As a parent, one thing I try to remember is that I’m not the one up there performing. I can only do so much to help my kids be “recital ready.” Being that I have 3 boys and 1 girl, I’ve had many years of not having to worry too much about primping my sons to be looking their best. A lot of that is just easy since they are boys, but here are some tips I’d like to offer to make sure you and your child are ready for their upcoming recital:
- Encourage them to try their best. Sometimes things happen – mistakes happen. That’s life. Some of the best performances I’ve ever seen involve a performer moving on after a stumble. I never chide my children for their stumbles. The way I see it, I’m not the one up there facing the music (LOL) – or better said, playing the music. We can definitely talk about whatever didn’t go well – but it’s more like a “Well, that happened – and what could you do next time?” type of thing.
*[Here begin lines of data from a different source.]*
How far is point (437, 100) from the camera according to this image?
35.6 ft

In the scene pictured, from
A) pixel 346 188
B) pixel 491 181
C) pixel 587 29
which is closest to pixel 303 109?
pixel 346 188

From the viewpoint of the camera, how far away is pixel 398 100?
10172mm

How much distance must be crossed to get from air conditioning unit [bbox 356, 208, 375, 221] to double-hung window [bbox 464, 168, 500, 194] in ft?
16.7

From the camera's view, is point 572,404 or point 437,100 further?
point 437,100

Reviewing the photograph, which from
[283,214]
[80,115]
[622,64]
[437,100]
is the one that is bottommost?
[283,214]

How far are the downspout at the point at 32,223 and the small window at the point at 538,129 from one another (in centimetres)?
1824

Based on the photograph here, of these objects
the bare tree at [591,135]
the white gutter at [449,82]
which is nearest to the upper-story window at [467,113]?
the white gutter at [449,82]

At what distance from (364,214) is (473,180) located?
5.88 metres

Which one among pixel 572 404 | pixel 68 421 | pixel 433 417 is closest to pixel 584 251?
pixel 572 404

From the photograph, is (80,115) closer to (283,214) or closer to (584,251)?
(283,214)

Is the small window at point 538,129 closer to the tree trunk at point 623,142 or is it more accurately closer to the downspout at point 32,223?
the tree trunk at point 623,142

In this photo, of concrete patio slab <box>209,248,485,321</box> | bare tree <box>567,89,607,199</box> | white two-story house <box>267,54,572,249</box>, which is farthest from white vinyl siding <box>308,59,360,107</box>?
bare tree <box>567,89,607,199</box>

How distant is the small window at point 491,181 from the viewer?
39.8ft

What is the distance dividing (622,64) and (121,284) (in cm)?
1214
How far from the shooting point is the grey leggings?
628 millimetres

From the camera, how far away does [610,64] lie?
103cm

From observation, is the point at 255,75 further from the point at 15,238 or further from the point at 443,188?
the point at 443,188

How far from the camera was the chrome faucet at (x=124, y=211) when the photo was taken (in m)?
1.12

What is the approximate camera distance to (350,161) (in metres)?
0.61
- Have them practice taking a bow before and after they play. Chances are their teacher has worked on this with them – but it can’t hurt for you to double-check that they know to do it. MACSA’s Toni Salmons has a funny trick to getting your child to take a proper bow. She encourages her students to look down at their shoes while thinking to themselves (“Am I wearing shoes today?) and then to come back up with a smile thinking (“Yes, I’m wearing shoes today.”). It was a hilarious tool that worked for my kids. Another way to do it is to have them smile into the crowd, looking for your smile back to them. That way they don’t take the world’s fastest bow.
- Let your child pick out what outfit they are most comfortable in. That way they will feel good. Yeah, it needs to be a nice outfit (one that meets the guidelines of recital attire), so shop with their input. Maybe just wearing their favorite color will feel special. With my boys, I’ve had lots of fun over the years getting them unique music-themed bowties or regular neckties, having them wear Fedoras, suspenders, etc.
- Think of something special you could present to your performer afterward. Maybe a sibling or family member could give them a handmade card – saying how they love the music they make. Or maybe it’s a traditional bouquet of flowers. Or maybe you surprise them with their favorite candy. Or a special outing to their favorite restaurant. Whatever the case – marking the day with a little something out of the norm helps to create a lasting memory of their accomplishment.
- Soak up the memory. Each of my kids’ recitals is always better than the one before. I treasure their growth. Record it on your phone – horizontally so you can have the best set-up for posting it on YouTube. Keep recording a few seconds after they finish playing so you can include the applause. Remember, just the fact that your child is being asked to play in this recital is a huge accomplishment and it should be celebrated. Share that video with everyone. These kids are the next generation of amazing people – and the talent they possess is a marvel to behold.